Exercise material:

──────────────────────────────

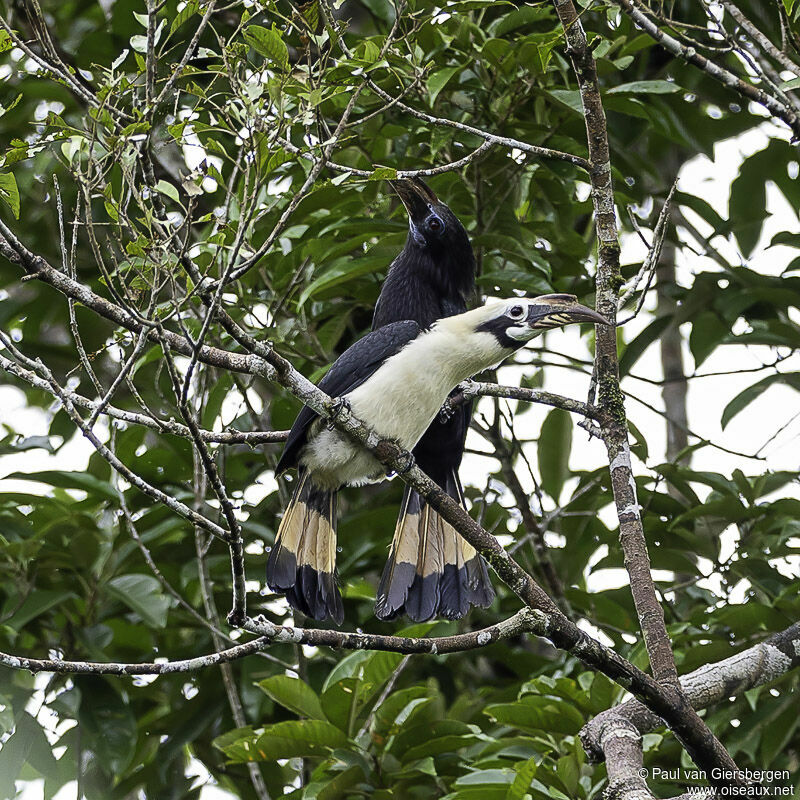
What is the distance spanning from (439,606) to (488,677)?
4.73 ft

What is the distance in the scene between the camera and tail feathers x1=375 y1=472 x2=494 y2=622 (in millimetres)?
3064

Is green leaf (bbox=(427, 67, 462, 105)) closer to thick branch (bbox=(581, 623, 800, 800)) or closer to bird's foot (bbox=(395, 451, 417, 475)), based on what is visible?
bird's foot (bbox=(395, 451, 417, 475))

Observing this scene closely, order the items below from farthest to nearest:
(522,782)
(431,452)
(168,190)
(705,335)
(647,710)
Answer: (705,335) → (431,452) → (522,782) → (647,710) → (168,190)

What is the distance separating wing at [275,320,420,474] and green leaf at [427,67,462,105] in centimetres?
69

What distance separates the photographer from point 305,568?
9.41 ft

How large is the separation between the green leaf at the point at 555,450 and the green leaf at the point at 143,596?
1471 millimetres

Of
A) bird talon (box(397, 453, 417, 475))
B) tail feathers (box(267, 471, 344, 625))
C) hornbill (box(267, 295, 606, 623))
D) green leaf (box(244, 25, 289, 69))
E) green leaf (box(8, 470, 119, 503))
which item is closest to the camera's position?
green leaf (box(244, 25, 289, 69))

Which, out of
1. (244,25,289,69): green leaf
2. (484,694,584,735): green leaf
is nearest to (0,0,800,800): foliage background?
(484,694,584,735): green leaf

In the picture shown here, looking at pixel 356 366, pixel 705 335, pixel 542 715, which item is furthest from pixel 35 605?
pixel 705 335

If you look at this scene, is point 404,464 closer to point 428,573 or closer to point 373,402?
point 373,402

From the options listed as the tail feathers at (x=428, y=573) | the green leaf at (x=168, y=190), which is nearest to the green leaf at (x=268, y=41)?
the green leaf at (x=168, y=190)

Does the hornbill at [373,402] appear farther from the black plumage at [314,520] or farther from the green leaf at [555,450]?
the green leaf at [555,450]

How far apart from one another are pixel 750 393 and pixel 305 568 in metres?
1.80

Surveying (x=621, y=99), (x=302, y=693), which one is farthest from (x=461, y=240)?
(x=302, y=693)
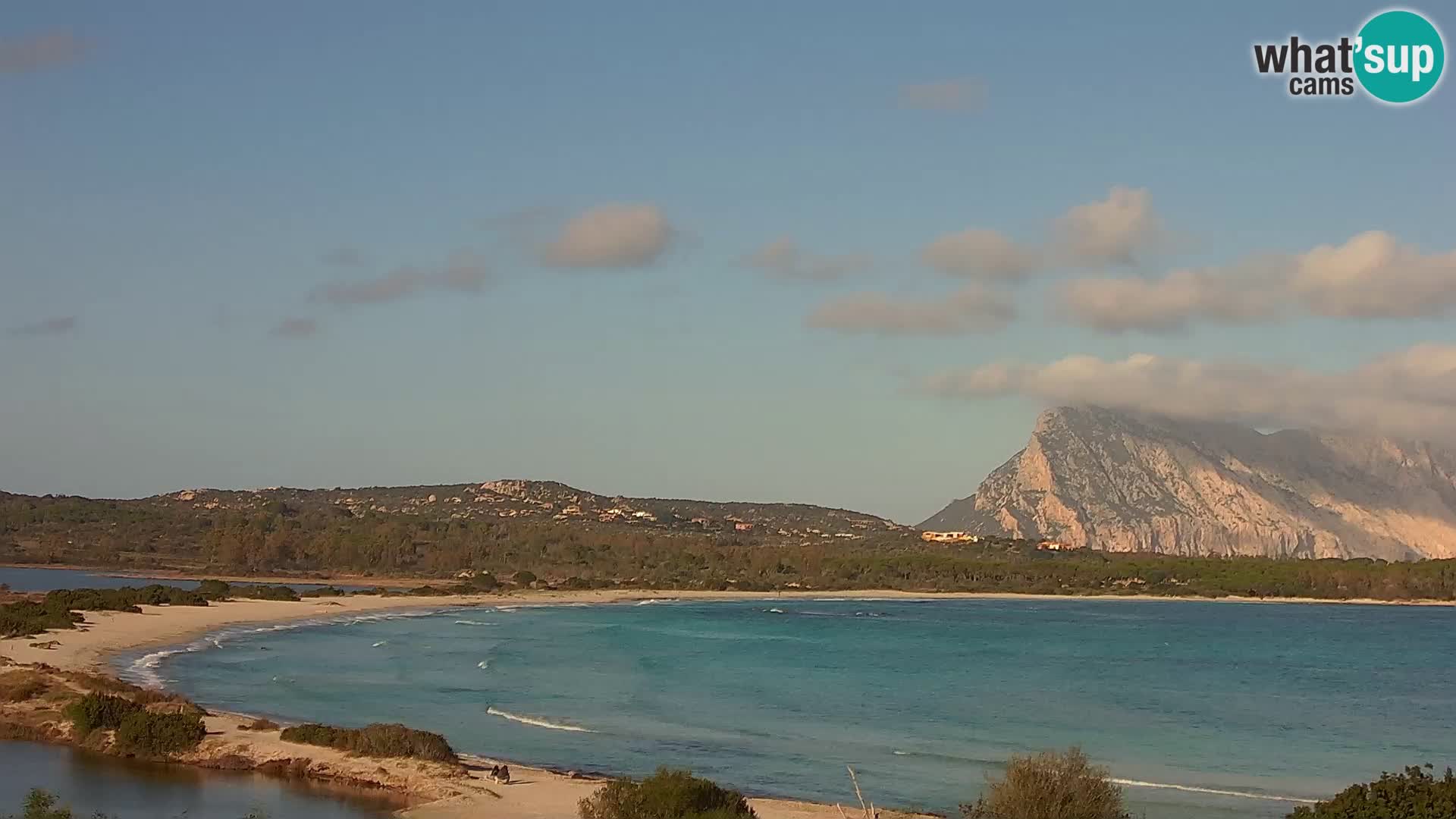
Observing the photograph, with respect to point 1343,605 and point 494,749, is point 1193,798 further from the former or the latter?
point 1343,605

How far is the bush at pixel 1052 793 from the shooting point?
22.5m

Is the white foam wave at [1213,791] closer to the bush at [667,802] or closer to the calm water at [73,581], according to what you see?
the bush at [667,802]

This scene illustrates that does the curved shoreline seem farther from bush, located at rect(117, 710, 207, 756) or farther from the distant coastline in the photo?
bush, located at rect(117, 710, 207, 756)

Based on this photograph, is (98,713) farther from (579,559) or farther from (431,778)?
(579,559)

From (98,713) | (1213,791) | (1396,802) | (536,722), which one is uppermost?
(1396,802)

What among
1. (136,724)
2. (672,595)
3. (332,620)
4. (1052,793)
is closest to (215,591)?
(332,620)

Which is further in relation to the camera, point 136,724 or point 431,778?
point 136,724

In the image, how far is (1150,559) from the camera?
196625mm

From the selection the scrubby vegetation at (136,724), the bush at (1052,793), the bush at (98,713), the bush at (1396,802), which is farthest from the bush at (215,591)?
the bush at (1396,802)

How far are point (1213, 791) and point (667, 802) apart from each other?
16350 mm

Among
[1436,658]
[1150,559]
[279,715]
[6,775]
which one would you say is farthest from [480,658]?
[1150,559]

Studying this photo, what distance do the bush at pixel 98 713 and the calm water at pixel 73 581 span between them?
69539 millimetres

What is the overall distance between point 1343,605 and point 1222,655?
94741 mm

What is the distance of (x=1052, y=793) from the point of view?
22.6 metres
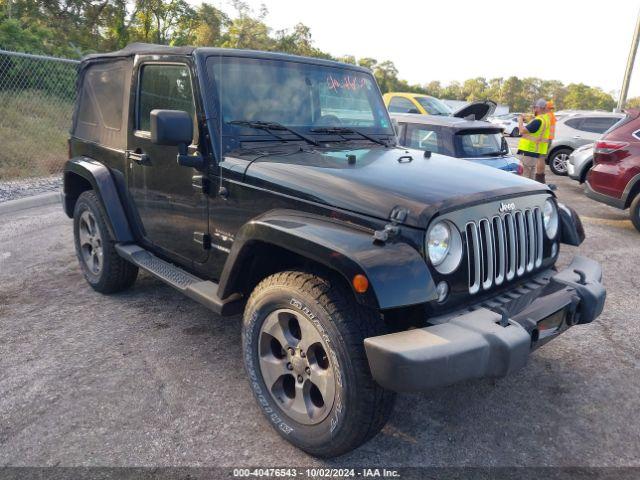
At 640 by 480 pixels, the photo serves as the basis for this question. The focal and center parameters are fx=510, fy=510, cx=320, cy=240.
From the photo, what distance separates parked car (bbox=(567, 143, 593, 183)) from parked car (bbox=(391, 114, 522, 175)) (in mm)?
2925

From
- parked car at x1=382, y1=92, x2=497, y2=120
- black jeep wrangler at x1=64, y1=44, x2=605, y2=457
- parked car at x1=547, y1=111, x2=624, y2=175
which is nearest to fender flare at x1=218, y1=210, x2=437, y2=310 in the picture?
black jeep wrangler at x1=64, y1=44, x2=605, y2=457

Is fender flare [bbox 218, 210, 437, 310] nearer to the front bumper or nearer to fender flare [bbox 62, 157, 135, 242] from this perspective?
the front bumper

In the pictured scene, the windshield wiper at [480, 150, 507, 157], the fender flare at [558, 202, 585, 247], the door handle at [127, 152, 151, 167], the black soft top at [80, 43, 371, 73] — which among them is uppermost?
the black soft top at [80, 43, 371, 73]

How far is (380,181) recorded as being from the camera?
8.57ft

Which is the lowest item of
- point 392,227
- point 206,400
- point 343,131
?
point 206,400

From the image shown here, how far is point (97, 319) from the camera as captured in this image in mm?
3988

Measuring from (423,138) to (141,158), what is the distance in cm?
506

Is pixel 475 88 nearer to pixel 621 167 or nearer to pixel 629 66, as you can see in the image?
pixel 629 66

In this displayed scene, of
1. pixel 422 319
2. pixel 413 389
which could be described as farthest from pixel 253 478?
pixel 422 319

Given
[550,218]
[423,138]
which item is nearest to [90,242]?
[550,218]

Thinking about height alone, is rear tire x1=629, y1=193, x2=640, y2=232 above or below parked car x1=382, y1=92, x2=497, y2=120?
below

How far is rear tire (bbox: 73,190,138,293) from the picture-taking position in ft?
13.7

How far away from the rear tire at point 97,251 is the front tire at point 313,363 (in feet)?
6.46

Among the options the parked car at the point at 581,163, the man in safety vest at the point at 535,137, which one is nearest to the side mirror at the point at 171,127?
the man in safety vest at the point at 535,137
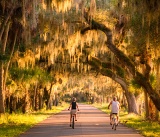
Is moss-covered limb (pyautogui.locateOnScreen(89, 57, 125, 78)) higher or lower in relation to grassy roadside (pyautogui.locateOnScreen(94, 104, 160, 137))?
higher

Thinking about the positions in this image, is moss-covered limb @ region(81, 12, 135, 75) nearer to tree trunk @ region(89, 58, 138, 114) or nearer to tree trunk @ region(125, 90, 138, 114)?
tree trunk @ region(89, 58, 138, 114)

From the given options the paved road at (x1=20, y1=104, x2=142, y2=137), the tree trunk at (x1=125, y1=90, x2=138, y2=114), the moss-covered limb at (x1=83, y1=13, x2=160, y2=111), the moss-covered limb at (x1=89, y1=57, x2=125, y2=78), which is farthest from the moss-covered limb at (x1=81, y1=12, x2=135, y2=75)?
the tree trunk at (x1=125, y1=90, x2=138, y2=114)

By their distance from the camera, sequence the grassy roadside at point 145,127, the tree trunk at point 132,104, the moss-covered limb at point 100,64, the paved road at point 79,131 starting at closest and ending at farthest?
the grassy roadside at point 145,127, the paved road at point 79,131, the moss-covered limb at point 100,64, the tree trunk at point 132,104

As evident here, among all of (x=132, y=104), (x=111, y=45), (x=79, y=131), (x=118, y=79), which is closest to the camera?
(x=79, y=131)

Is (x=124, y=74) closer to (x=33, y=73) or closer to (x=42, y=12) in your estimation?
(x=33, y=73)

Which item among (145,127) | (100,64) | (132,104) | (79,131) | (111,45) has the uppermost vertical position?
(100,64)

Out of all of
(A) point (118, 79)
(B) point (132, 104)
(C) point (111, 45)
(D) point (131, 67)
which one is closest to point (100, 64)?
(A) point (118, 79)

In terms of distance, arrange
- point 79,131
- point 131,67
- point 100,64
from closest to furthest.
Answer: point 79,131 → point 131,67 → point 100,64

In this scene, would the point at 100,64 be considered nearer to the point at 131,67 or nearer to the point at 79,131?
the point at 131,67

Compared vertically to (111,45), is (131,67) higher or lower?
lower

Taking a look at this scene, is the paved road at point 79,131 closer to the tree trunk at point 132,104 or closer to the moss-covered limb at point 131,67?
the moss-covered limb at point 131,67

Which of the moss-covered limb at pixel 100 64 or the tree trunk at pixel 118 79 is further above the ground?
the moss-covered limb at pixel 100 64

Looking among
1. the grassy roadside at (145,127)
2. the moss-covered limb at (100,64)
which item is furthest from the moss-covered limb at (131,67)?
the moss-covered limb at (100,64)

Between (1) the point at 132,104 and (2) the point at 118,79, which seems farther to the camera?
(1) the point at 132,104
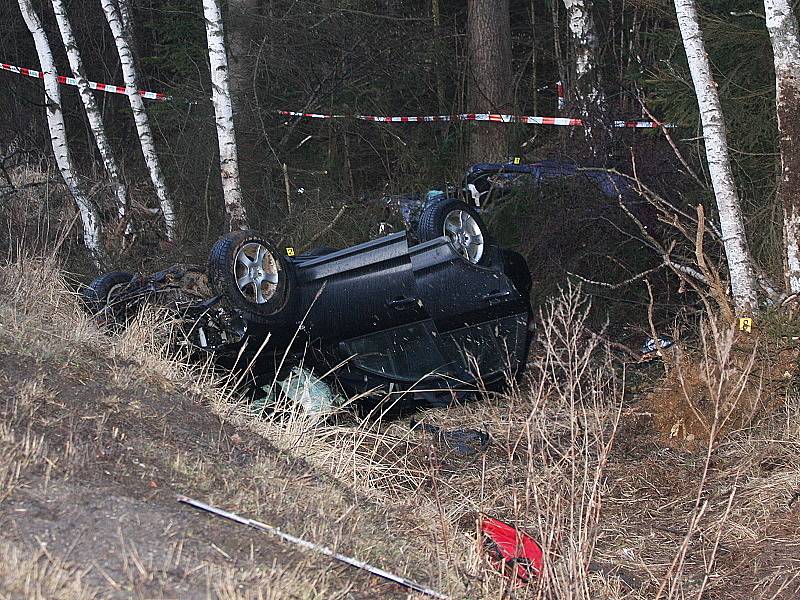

──────────────────────────────

Show every line of the records that contains the string "bird", matching case exactly.

Answer in full:
Is green leaf (bbox=(427, 67, 462, 105)) closer to thick branch (bbox=(581, 623, 800, 800)) or closer to bird's foot (bbox=(395, 451, 417, 475)), based on what is visible?
bird's foot (bbox=(395, 451, 417, 475))
A) bird talon (box(397, 453, 417, 475))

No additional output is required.